Dataset content
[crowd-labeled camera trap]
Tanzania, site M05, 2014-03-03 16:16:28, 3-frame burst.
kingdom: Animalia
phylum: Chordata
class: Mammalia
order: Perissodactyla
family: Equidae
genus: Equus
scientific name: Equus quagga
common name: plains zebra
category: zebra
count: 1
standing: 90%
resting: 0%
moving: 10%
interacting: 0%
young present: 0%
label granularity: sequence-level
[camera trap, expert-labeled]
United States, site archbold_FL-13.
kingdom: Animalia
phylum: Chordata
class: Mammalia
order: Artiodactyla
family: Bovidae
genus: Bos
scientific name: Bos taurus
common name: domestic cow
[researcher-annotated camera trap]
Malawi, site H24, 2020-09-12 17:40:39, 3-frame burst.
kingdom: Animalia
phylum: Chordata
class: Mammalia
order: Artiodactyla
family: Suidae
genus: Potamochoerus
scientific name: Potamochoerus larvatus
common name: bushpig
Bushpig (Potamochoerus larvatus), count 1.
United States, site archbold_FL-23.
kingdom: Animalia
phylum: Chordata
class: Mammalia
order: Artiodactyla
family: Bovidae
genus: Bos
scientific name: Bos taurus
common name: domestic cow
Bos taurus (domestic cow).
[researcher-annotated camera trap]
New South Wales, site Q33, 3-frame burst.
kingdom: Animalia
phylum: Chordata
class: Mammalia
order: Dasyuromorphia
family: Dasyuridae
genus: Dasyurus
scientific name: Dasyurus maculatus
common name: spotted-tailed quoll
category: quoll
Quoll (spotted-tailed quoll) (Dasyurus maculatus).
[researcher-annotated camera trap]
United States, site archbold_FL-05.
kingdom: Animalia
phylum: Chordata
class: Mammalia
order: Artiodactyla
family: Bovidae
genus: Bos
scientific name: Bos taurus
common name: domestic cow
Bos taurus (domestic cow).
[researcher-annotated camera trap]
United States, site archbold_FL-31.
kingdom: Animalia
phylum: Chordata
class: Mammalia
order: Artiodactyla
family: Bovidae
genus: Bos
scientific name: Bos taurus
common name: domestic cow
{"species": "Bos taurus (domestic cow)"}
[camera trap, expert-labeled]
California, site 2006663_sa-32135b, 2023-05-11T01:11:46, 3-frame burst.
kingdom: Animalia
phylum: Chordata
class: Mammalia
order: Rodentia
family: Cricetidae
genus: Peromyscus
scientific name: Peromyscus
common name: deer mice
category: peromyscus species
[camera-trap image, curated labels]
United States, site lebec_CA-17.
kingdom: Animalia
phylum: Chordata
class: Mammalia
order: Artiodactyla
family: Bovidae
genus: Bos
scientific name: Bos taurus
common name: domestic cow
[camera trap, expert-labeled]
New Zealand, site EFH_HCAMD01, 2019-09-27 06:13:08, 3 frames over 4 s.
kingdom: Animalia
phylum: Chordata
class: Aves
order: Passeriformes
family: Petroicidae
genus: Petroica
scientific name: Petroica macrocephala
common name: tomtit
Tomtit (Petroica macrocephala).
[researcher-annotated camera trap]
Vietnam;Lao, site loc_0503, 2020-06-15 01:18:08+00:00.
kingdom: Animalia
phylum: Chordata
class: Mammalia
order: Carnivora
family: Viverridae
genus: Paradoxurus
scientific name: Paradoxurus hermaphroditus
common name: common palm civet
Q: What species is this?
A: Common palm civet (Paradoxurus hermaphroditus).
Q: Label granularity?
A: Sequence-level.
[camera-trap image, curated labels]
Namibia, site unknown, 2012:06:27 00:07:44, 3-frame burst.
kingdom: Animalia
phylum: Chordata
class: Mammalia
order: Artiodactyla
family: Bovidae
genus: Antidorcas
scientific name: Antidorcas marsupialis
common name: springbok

The task
Your task is to transcribe all of the entries word for word.

Reply to the exercise
[crowd-labeled camera trap]
Tanzania, site M05, 2014-03-03 16:16:28, 3-frame burst.
kingdom: Animalia
phylum: Chordata
class: Mammalia
order: Perissodactyla
family: Equidae
genus: Equus
scientific name: Equus quagga
common name: plains zebra
category: zebra
count: 1
standing: 90%
resting: 0%
moving: 10%
interacting: 0%
young present: 0%
label granularity: sequence-level
[camera trap, expert-labeled]
United States, site archbold_FL-13.
kingdom: Animalia
phylum: Chordata
class: Mammalia
order: Artiodactyla
family: Bovidae
genus: Bos
scientific name: Bos taurus
common name: domestic cow
[researcher-annotated camera trap]
Malawi, site H24, 2020-09-12 17:40:39, 3-frame burst.
kingdom: Animalia
phylum: Chordata
class: Mammalia
order: Artiodactyla
family: Suidae
genus: Potamochoerus
scientific name: Potamochoerus larvatus
common name: bushpig
Bushpig (Potamochoerus larvatus), count 1.
United States, site archbold_FL-23.
kingdom: Animalia
phylum: Chordata
class: Mammalia
order: Artiodactyla
family: Bovidae
genus: Bos
scientific name: Bos taurus
common name: domestic cow
Bos taurus (domestic cow).
[researcher-annotated camera trap]
New South Wales, site Q33, 3-frame burst.
kingdom: Animalia
phylum: Chordata
class: Mammalia
order: Dasyuromorphia
family: Dasyuridae
genus: Dasyurus
scientific name: Dasyurus maculatus
common name: spotted-tailed quoll
category: quoll
Quoll (spotted-tailed quoll) (Dasyurus maculatus).
[researcher-annotated camera trap]
United States, site archbold_FL-05.
kingdom: Animalia
phylum: Chordata
class: Mammalia
order: Artiodactyla
family: Bovidae
genus: Bos
scientific name: Bos taurus
common name: domestic cow
Bos taurus (domestic cow).
[researcher-annotated camera trap]
United States, site archbold_FL-31.
kingdom: Animalia
phylum: Chordata
class: Mammalia
order: Artiodactyla
family: Bovidae
genus: Bos
scientific name: Bos taurus
common name: domestic cow
{"species": "Bos taurus (domestic cow)"}
[camera trap, expert-labeled]
California, site 2006663_sa-32135b, 2023-05-11T01:11:46, 3-frame burst.
kingdom: Animalia
phylum: Chordata
class: Mammalia
order: Rodentia
family: Cricetidae
genus: Peromyscus
scientific name: Peromyscus
common name: deer mice
category: peromyscus species
[camera-trap image, curated labels]
United States, site lebec_CA-17.
kingdom: Animalia
phylum: Chordata
class: Mammalia
order: Artiodactyla
family: Bovidae
genus: Bos
scientific name: Bos taurus
common name: domestic cow
[camera trap, expert-labeled]
New Zealand, site EFH_HCAMD01, 2019-09-27 06:13:08, 3 frames over 4 s.
kingdom: Animalia
phylum: Chordata
class: Aves
order: Passeriformes
family: Petroicidae
genus: Petroica
scientific name: Petroica macrocephala
common name: tomtit
Tomtit (Petroica macrocephala).
[researcher-annotated camera trap]
Vietnam;Lao, site loc_0503, 2020-06-15 01:18:08+00:00.
kingdom: Animalia
phylum: Chordata
class: Mammalia
order: Carnivora
family: Viverridae
genus: Paradoxurus
scientific name: Paradoxurus hermaphroditus
common name: common palm civet
Q: What species is this?
A: Common palm civet (Paradoxurus hermaphroditus).
Q: Label granularity?
A: Sequence-level.
[camera-trap image, curated labels]
Namibia, site unknown, 2012:06:27 00:07:44, 3-frame burst.
kingdom: Animalia
phylum: Chordata
class: Mammalia
order: Artiodactyla
family: Bovidae
genus: Antidorcas
scientific name: Antidorcas marsupialis
common name: springbok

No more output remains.